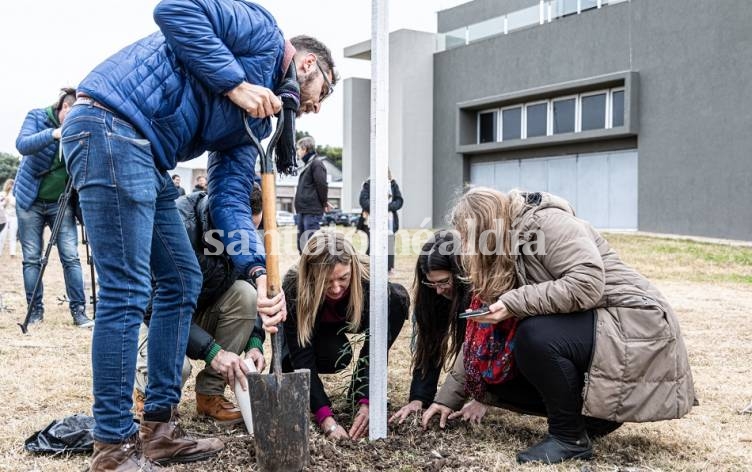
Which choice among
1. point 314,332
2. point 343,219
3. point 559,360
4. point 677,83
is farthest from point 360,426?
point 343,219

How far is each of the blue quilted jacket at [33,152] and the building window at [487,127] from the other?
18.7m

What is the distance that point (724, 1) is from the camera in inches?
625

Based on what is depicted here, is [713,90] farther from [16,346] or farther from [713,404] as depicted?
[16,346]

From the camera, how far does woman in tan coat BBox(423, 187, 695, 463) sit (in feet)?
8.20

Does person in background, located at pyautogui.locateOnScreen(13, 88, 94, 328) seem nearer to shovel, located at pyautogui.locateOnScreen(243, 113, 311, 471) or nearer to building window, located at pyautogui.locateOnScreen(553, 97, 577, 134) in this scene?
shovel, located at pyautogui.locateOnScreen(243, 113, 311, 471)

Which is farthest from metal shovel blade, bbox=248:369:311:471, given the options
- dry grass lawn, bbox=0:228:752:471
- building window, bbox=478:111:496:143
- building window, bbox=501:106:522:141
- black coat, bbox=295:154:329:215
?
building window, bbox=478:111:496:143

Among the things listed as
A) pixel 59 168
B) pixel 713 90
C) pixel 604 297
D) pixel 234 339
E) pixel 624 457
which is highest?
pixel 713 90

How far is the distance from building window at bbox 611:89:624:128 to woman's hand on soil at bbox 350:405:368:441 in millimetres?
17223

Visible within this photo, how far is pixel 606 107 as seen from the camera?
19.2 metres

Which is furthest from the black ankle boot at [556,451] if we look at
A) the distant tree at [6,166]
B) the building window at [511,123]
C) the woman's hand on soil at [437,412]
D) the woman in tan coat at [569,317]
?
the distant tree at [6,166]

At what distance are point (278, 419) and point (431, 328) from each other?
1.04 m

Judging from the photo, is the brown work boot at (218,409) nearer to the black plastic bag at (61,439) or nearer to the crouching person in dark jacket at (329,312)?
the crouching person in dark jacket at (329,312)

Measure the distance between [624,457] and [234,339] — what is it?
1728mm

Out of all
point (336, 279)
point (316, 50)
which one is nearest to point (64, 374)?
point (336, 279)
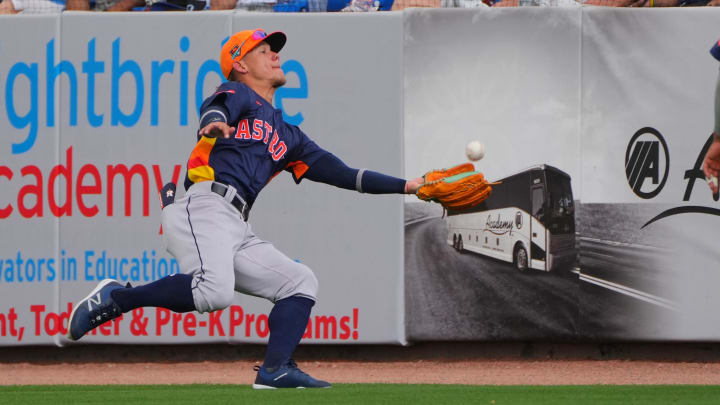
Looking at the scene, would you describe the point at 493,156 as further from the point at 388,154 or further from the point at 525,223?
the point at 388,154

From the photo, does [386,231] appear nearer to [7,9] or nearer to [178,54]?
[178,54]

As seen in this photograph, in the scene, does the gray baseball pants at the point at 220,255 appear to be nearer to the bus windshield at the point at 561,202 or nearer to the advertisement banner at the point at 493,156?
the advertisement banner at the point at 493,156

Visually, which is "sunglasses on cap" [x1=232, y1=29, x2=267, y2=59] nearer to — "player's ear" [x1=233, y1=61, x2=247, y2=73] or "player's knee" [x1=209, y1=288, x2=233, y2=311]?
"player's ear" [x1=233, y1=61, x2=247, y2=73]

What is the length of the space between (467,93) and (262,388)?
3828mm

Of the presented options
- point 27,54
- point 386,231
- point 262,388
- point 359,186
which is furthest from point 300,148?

• [Exercise]: Working from the lines above, reproduce the material exactly and exclude its pictures.

• [Finished task]:
Which choice among
1. point 314,332
2. point 343,219
3. point 559,360
4. point 677,83
is farthest from point 360,426?
point 343,219

How far is each of the blue quilted jacket at [33,152] and the building window at [487,127] from the other?
18.7m

What is the distance that point (724, 1) is from the camera in inches?
625

Based on what is depicted here, is [713,90] farther from [16,346] or farther from [713,404] as depicted?
[16,346]

From the camera, how far does woman in tan coat BBox(423, 187, 695, 463) sit (in feet)?
8.20

Does person in background, located at pyautogui.locateOnScreen(13, 88, 94, 328) seem nearer to shovel, located at pyautogui.locateOnScreen(243, 113, 311, 471) or nearer to building window, located at pyautogui.locateOnScreen(553, 97, 577, 134) in this scene?
shovel, located at pyautogui.locateOnScreen(243, 113, 311, 471)

Which is farthest from metal shovel blade, bbox=248:369:311:471, given the options
- dry grass lawn, bbox=0:228:752:471
- building window, bbox=478:111:496:143
- building window, bbox=501:106:522:141
- black coat, bbox=295:154:329:215
?
building window, bbox=478:111:496:143

Among the things listed as
A) pixel 59 168
B) pixel 713 90
C) pixel 604 297
D) pixel 234 339
E) pixel 624 457
which is highest?
pixel 713 90

How far is the distance from building window at bbox 611:89:624:128 to woman's hand on soil at bbox 350:405:368:441 in millimetres?
17223

Visible within this photo, how far is pixel 606 107 as seen from the camera?
19.2 metres

Which is furthest from the black ankle boot at [556,451] if we look at
A) the distant tree at [6,166]
B) the building window at [511,123]
C) the woman's hand on soil at [437,412]
D) the woman in tan coat at [569,317]
?
the distant tree at [6,166]

At what distance are point (278, 419) and point (431, 328) from each other?
1.04 m

Judging from the photo, is the brown work boot at (218,409) nearer to the black plastic bag at (61,439) or nearer to the crouching person in dark jacket at (329,312)?
the crouching person in dark jacket at (329,312)

Measure the distance between [624,457] and [234,339] — what is it?
1728mm

Out of all
point (336, 279)
point (316, 50)
which one is nearest to point (64, 374)?
point (336, 279)
Looking at the scene, would you describe the point at 493,156 as further from the point at 388,154 or further from the point at 525,223?
the point at 388,154

From the photo, does [386,231] appear nearer to [7,9] or nearer to [178,54]?
[178,54]

As seen in this photograph, in the scene, does the gray baseball pants at the point at 220,255 appear to be nearer to the bus windshield at the point at 561,202 or nearer to the advertisement banner at the point at 493,156?
the advertisement banner at the point at 493,156

Visually, which is "sunglasses on cap" [x1=232, y1=29, x2=267, y2=59] nearer to — "player's ear" [x1=233, y1=61, x2=247, y2=73] or "player's knee" [x1=209, y1=288, x2=233, y2=311]?
"player's ear" [x1=233, y1=61, x2=247, y2=73]

What is the length of the space between (467,93) and (262,388)?
3828mm

Of the presented options
- point 27,54
- point 386,231
- point 262,388
- point 359,186
which is furthest from point 300,148?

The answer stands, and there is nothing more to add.